Concerning the mothers of pediatric patients, Okhovat et al. in 2017 studied the impact of the continuous care model on anxiety in mothers of children discharged from the pediatric surgery unit in Iran that the assessments at one week and one-month post-discharge showed that applying the continuous care model contributed to reducing anxiety in mothers after the discharge of their children from the pediatric surgery unit (35).
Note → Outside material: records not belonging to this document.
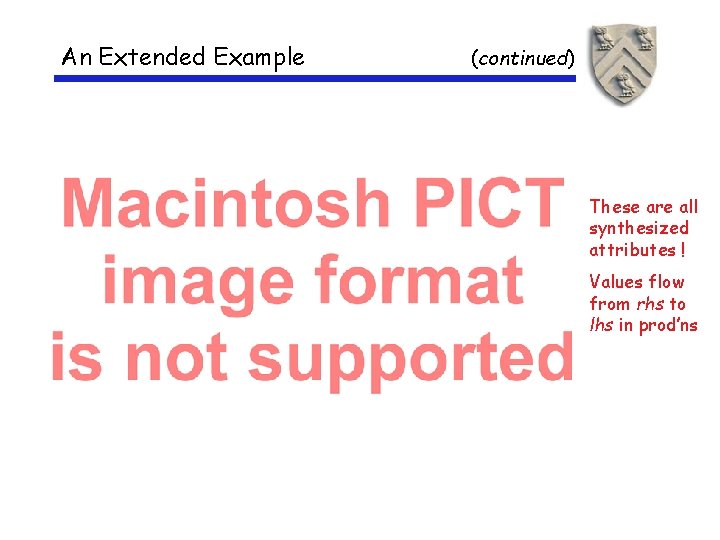 An Extended Example (continued)

Macintosh PICT image format is not supported

These are all synthesized attributes !

Values flow from rhs to lhs in prod'ns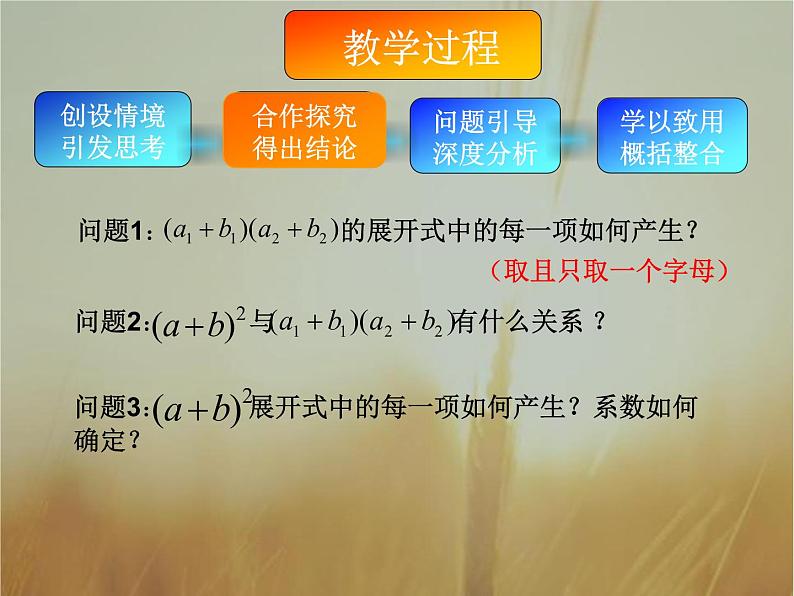 教学过程

创设情境
引发思考

合作探究
得出结论

问题引导
深度分析

学以致用
概括整合

问题1：$(a_1+b_1)(a_2+b_2)$的展开式中的每一项如何产生？

（取且只取一个字母）

问题2：$(a+b)^2$与$(a_1+b_1)(a_2+b_2)$有什么关系？

问题3：$(a+b)^2$展开式中的每一项如何产生？系数如何确定？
The literature review revealed that almost all studies have suggested the efficacy of education and the continuous care model in reducing surgical site infections. No study in the literature presented contrasting evidence for such an effect. This study supports those previous studies that reported the positive effects of the continuous care model on surgical site infections in spine surgery. The study has also some limitations that including the convenient nature of the sampling process and the fact that this study was only implemented in a single treatment center in the Iranian capital that may limit the generalizability of the research findings. The second limitation arises from the non-random sampling method. Thus, interpreting the results should be done with caution. Future studies are recommended to include randomized clinical trials in this field.
Implications for practice
The continuous care model can be effective as a targeted theory for the students patient education unit, for nurses to educate patients during discharge and remote follow-up at home and to improve the quality of nursing care, especially remote home care and the post-discharge follow-up of patients using the care model decrease postoperative complications, including surgical site infection. Thus, post-surgery follow-up of patients from admission through post-discharge at home is recommended to be implemented as a dynamic process using care models.
Acknowledgments
This study is derived from a master’s thesis in nursing conducted in the Shahid Beheshti School of nursing and pharmacy. The research was approved by the research ethics committee of the Shahid Beheshti School of nursing and pharmacy with the code IR.SBMU.PHARMACY.REC.1400.166. The researchers express their sincere gratitude to all the patients who participated in the study and the personnel of the Shohadaye Tajrish Hospital, Tehran, Iran, who contributed to completing this study.
Conflicts of interest
The authors declared no conflict of interest.